REQUIRED WORK
a - Copy the stretch of the account of the Karachi protest from "As the situation" through "on the police.".
b - In the account of the Karachi protest, name every person who was brought in or arrived to get the crowd to disperse.

As the people refused to disperse despite the warnings by the police and military, the administration brought in the Sindh Assembly member, Swami Kirshna, and Congress leader Doctor Tarachand in a police vehicle but people instead of dispersing on their appeal, asked them to join the protest. Thereafter the Muslim League leader, Mahmood Haroon, was also brought there in a police vehicle but he too got the same response.
As the situation came to a boil, on the request of Sindh Chief Minister Sir Ghulam Hussain Hidayatullah, the founder of modern Karachi Jamshed Mehta arrived to appeal for dispersal but for the first time citizens of Karachi refused to listen to Mehta and the police was forced to take him away from the hostile mob.
Meanwhile the police attacked the protest camp and arrested Malhi, Ainshi and Gulab and tried to remove the flags which antagonised the people who started throwing stones at the police. Initially the police fired teargas shells but later opened firing on the people. Women threw wet clothes from the windows and galleries of their houses to the people to lessen the impact of the teargas. At some places they threw chilies and boiling water on the police.
Over a dozen citizens were martyred and dozens injured in the police firing that continued for over one hour. The first civilian martyr of that day was the young son of a local trader, Hassan Ali Soda Waterwala. The arrested comrades, kept in the police lock-up, got to know about the police action of the day through police wireless relays, according to which clashes between the masses and police continued till 6.00 in the evening.
On the other hand, the British troops took the dead bodies of the fallen comrades and injured to Hindustan, and they were followed by three to four hundred ratings of Himalaya in a procession. The rest of the ratings, after reaching Himalaya, started consultations about their future course. Meanwhile, as the ratings started raising slogans, the dock workers also shouted slogans with equal vehemence. For over two hours, the ratings and dock workers raised slogans in front of the pointed guns of the British troops. During that time many city journalists reached the spot and a reporter of daily Sind Observer informed the ratings that the access to Hindustan had been blocked and so the exact figure of the dead and injured could not be known.

DATA FOR REVIEW
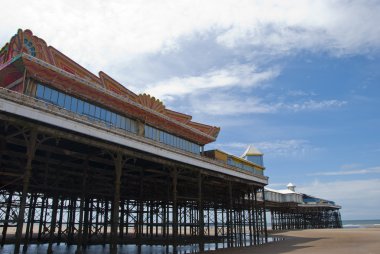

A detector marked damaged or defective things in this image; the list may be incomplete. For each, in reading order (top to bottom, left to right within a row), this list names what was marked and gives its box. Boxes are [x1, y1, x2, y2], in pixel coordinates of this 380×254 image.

rusted metal post [14, 130, 37, 253]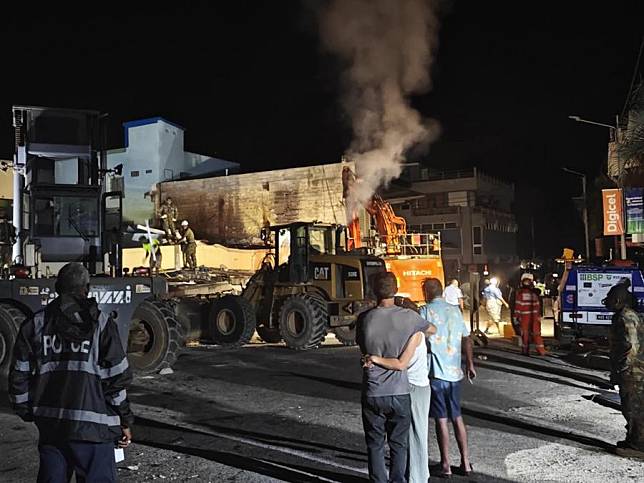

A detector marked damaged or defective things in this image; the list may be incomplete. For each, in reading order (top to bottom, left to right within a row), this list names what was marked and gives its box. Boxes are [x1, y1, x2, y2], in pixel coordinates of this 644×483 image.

damaged wall [156, 162, 358, 246]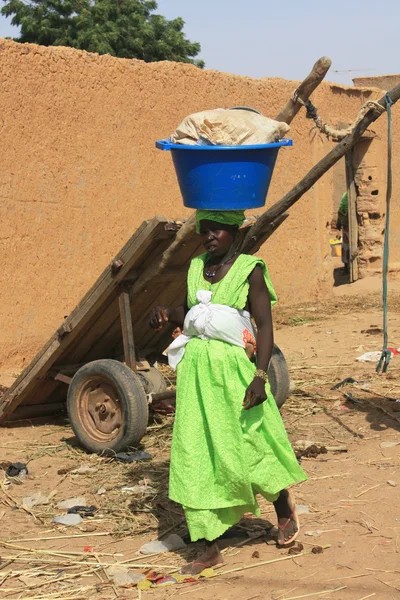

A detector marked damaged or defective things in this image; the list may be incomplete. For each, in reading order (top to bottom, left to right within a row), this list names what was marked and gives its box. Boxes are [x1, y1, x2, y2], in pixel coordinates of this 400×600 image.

rusty wheel rim [77, 378, 123, 442]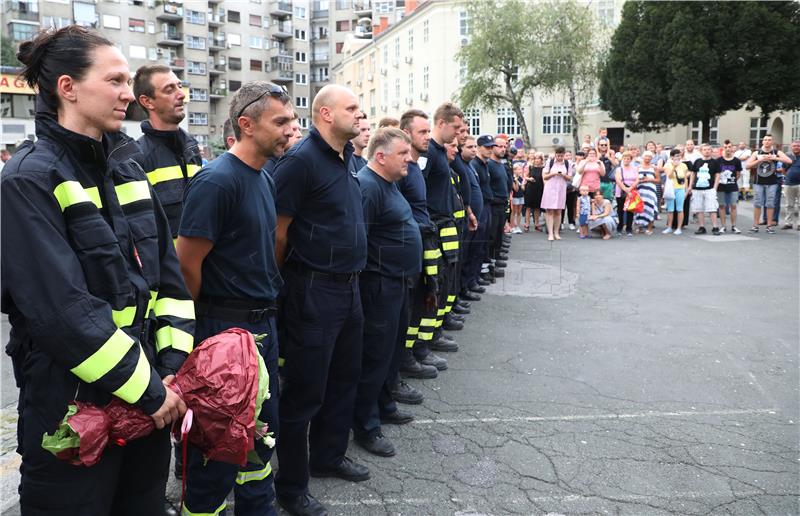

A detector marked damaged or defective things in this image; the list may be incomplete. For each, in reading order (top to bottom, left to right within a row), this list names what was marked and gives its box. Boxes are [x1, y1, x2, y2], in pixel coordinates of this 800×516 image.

cracked asphalt [1, 204, 800, 512]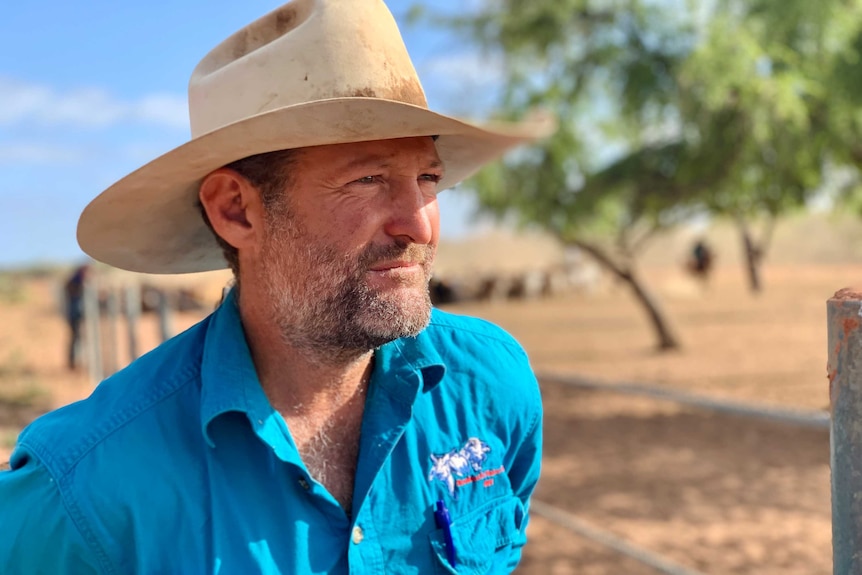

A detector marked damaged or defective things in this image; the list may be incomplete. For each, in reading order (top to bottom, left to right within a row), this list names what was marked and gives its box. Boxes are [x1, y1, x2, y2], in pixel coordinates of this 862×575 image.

rusty metal post [828, 288, 862, 575]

SOLUTIONS TO THE PROBLEMS
a -
As the situation came to a boil, on the request of Sindh Chief Minister Sir Ghulam Hussain Hidayatullah, the founder of modern Karachi Jamshed Mehta arrived to appeal for dispersal but for the first time citizens of Karachi refused to listen to Mehta and the police was forced to take him away from the hostile mob.
Meanwhile the police attacked the protest camp and arrested Malhi, Ainshi and Gulab and tried to remove the flags which antagonised the people who started throwing stones at the police. Initially the police fired teargas shells but later opened firing on the people. Women threw wet clothes from the windows and galleries of their houses to the people to lessen the impact of the teargas. At some places they threw chilies and boiling water on the police.

b -
Swami Kirshna
Doctor Tarachand
Mahmood Haroon
Jamshed Mehta